Burnout syndrome was defined as a form of mental exhaustion in 2000 by A. Weber and A. Jaekel-Reinhard of the Institute and Outpatient Clinic for Occupational, Social and Environmental Medicine of the University of Erlangen-Nuremberg, Germany. “According to the most common description at present, burnout syndrome is characterized by exhaustion, depersonalization and reduced satisfaction in performance,” they wrote. “Because of its aetiopathogenesis, burnout is today mainly regarded as the result of chronic stress which has not been successfully dealt with.”

In more plain terms, it is a severe stress caused by work-related physical or mental trauma

Olympic champion under pressure:

Ullrich has been under scrutiny since May of 2006 when he was implicated in Operación Puerto. He was a non-starter in that year’s Tour de France and was later fired by his T-Mobile team on suspicion of doping. He always denied taking banned substances, but DNA tests confirmed that blood bags seized from Dr. Eufemiano Fuentes’ clinic in Madrid were a match for the German rider.

In addition to that, his former tea manager and mentor Rudy Pevenage recently admitted that he had helped co-ordinate the rider’s drug use. “I never bought or sold doping products,” he told l’Equipe in July. “I only organised the trips for Jan.”

He that the decision to use the Spanish doping doctor was taken after Ullrich tried to cut back on his consumption of banned products, but found that he was no longer as competitive as he had been. “At T-Mobile everything stopped after 1998 and I can say that our team was really clean in the years after the Festina Affair. But, slowly, looking at the results, we realised that we were lagging behind the other teams, especially the Spanish and the Italians,” said Pevenage.

The timing of Ullrich’s announcement today coincides with a ruling against him by a German court in relation to a dispute with anti-doping campaigner Werner Franke. The Hamburg state court has dismissed a suit by the rider, who was trying to stop Franke from making claims that he had paid €35,000 to Fuentes for doping. Ullrich denied doping under oath and could in theory face perjury charges.

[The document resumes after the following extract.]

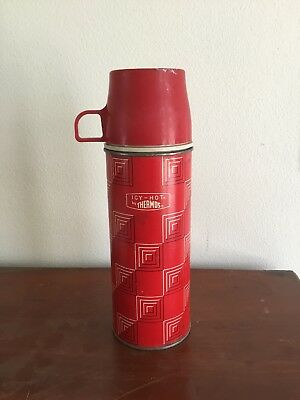Vintage American Thermos Bottle Co red w/black And White geometric Design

The rider received a message of support on Friday from his former T-Mobile team-mate Andreas Klöden. “Get well soon to my friend Jan (Ulle), take the time to be healthy again. Your friends always stand behind you,” stated the RadioShack rider on Twitter.

Ullrich won the Tour de France in 1997, having been runner up in his first attempt one year previously. He finished second a total of five times, and also won the Vuelta a España in 1999, the Olympic road race in 2000 and the world time trial championships in 1999 and 2001. His last professional victory was the Tour de Suisse in 2006.